- Directed by: S. Mahendar
- Written by: S. Mahendar
- Produced by: Naresh Gowda
- Starring: Naresh Gowda; Anusha Ranganath;
- Cinematography: A V Krishna Kumar
- Edited by: K M Prakash
- Music by: Sridhar V. Sambhram
- Production company: Ayush Enterprises
- Release date: 3 November 2017;
- Country: India
- Language: Kannada

= Once More Kaurava =

2017 Kannada-language action drama film

Once More Kaurava is a 2017 Indian Kannada-language action drama film written and directed by S. Mahendar and produced by Naresh Gowda. The film stars Naresh Gowda and Anusha Ranganath.
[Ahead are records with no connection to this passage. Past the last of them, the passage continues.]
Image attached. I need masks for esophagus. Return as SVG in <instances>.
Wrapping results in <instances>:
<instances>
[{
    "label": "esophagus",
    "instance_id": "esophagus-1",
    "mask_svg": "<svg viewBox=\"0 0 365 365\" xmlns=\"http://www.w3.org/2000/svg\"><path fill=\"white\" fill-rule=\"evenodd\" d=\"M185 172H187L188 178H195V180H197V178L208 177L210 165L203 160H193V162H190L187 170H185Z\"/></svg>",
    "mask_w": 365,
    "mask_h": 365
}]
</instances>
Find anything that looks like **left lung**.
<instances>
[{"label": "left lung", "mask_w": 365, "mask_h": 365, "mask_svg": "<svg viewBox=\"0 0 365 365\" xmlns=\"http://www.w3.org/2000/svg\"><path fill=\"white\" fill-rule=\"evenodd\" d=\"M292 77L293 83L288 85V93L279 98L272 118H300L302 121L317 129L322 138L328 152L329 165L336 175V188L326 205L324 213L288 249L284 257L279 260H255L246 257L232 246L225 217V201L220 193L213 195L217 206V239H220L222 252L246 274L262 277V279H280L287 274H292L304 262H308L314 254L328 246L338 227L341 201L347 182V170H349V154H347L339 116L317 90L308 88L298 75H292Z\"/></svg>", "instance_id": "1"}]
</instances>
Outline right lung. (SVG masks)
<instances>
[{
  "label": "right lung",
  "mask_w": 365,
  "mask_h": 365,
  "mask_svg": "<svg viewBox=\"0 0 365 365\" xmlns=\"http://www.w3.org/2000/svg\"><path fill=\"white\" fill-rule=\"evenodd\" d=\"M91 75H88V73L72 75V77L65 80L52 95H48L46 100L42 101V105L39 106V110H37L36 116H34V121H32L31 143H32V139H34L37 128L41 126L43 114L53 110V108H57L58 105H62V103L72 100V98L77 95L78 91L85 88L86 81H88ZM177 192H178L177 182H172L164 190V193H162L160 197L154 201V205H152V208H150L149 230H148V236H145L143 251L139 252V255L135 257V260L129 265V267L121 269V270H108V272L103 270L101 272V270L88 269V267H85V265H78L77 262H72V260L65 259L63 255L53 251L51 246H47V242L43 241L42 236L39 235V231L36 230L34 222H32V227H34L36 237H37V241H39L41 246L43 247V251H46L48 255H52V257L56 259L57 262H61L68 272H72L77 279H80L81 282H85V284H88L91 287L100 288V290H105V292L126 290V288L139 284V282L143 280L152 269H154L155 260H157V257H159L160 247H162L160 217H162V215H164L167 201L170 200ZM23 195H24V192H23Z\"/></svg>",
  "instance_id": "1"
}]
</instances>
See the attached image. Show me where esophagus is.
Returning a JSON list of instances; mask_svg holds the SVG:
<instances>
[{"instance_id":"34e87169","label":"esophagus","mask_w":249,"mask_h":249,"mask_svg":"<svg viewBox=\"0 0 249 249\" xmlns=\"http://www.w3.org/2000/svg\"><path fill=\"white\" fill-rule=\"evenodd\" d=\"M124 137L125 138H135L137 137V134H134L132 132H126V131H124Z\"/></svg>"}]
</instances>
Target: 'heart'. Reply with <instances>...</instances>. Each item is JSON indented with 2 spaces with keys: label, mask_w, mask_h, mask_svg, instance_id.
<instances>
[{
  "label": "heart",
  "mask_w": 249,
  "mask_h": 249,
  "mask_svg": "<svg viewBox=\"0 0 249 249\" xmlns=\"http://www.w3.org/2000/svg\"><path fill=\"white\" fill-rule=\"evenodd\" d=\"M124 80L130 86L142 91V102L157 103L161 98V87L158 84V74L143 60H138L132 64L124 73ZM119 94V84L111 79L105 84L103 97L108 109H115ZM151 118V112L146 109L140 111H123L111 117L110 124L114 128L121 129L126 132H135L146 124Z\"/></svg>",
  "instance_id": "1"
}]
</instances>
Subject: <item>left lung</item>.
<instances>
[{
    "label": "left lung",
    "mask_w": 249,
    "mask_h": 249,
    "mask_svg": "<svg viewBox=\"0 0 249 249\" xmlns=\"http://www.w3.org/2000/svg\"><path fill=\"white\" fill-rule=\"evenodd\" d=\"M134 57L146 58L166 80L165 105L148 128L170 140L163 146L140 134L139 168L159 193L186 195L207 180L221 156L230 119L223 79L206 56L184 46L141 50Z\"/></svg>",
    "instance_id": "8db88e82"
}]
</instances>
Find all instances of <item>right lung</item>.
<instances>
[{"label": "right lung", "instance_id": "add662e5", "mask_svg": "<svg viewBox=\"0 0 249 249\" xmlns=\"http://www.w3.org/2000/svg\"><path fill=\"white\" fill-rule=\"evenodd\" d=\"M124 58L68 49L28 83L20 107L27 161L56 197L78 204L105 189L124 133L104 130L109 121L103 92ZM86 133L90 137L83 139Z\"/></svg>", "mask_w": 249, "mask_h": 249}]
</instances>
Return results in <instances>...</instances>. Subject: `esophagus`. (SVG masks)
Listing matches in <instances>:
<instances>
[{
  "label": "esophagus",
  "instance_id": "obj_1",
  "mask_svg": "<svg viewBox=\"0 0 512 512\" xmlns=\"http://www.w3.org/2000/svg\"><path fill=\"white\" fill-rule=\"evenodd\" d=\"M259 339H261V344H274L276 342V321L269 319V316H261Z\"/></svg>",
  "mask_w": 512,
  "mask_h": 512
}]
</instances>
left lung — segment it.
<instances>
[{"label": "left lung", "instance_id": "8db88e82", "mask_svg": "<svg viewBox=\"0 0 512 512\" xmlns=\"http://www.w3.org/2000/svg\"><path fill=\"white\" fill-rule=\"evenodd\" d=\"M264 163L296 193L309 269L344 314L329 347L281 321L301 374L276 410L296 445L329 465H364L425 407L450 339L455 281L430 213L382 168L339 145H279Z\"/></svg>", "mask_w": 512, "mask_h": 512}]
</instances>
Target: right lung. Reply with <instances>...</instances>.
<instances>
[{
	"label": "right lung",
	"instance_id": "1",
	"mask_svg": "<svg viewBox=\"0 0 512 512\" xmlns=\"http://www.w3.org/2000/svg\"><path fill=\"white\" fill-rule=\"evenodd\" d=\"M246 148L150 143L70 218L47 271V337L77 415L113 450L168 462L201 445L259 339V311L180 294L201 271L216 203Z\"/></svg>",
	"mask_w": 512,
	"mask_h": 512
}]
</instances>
It was released on 3 November 2017. The film is an unofficial namesake sequel to Kowrava (2000).

== Plot ==
Once More Kaurava follows a police officer who confronts corruption and crime in society while navigating personal challenges. The story blends action, drama, and romance, characteristic of Kannada masala films.

== Reception ==
Once More Kaurava received mixed reviews from critics, who often criticised its formulaic storytelling while praising certain performances. Deccan Chronicle described it as a "same old branded tale," noting a predictable plot but commending the lead performances. Deccan Herald focused on the protagonist's fight against societal issues, but found the narrative reliant on familiar tropes. Bangalore Mirror called it "torn amid the old and the new," appreciating the action sequences but noting the story's lack of innovation.